For one thing, even if it were possible, it would be downright dangerous and unethical to automate many professions because of the stakes involved and the need for human accountability (think police, doctors, soldiers). What of other employment types? Won’t the inexorable rise of chatbots and image generators mean we don’t need as many humans using their brains? Yes, there is evidence that many industries are swallowing the hype and rolling out text generators and the like en masse. But here’s Bender and Hanna’s take: in almost all cases AI won’t replace jobs, it will make jobs “shittier,” with plenty of our time shifted to “babysitting” the machines.

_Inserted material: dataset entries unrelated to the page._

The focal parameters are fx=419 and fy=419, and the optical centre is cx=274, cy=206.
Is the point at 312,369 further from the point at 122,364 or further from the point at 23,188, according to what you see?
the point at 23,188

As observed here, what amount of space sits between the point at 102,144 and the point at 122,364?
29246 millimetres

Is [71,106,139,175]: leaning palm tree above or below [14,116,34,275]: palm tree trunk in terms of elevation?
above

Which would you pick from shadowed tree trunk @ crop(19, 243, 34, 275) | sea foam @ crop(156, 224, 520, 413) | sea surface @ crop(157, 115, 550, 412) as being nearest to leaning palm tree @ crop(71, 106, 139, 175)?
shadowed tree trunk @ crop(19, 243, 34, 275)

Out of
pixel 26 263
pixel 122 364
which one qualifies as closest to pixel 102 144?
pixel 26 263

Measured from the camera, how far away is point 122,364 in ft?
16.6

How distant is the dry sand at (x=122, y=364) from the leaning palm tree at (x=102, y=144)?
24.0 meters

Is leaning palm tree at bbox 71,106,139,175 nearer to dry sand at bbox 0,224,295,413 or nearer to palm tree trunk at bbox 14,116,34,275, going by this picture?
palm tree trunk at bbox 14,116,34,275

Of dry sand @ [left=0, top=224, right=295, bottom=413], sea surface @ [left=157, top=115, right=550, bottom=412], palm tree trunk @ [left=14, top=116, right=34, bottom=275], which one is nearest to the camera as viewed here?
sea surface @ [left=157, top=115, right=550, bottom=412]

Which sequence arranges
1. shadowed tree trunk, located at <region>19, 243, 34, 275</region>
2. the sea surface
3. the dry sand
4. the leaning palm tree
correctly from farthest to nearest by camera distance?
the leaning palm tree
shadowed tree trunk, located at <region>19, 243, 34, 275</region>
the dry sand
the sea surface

They make the point that the whole raison d’être of many professions is subverted by a rush to attempting to automate them. University educators, for example, are hired precisely “to educate, to do the slow, painstaking work of teaching students to engage in critical thinking, to assess their thinking, and to provide guidance.” It’s a theme they return to a number of times: that it’s up to us to accept or otherwise the idea that AI will put us out of work. And I like to think that the threat posed by large-scale technological mimicry of humans is not that the technology will become so “intelligent” that it will destroy us, but that we will become so stupid we roll over.
A couple of decades ago, someone extrapolated from the growth of Elvis Presley impersonators between 1977 and 2000 to conclude that 2043 would be the year everyone on Earth would be able to convincingly rock out as The King. I suspect a similar result could be projected by examining the recent growth rate of self-anointed online AI futurists.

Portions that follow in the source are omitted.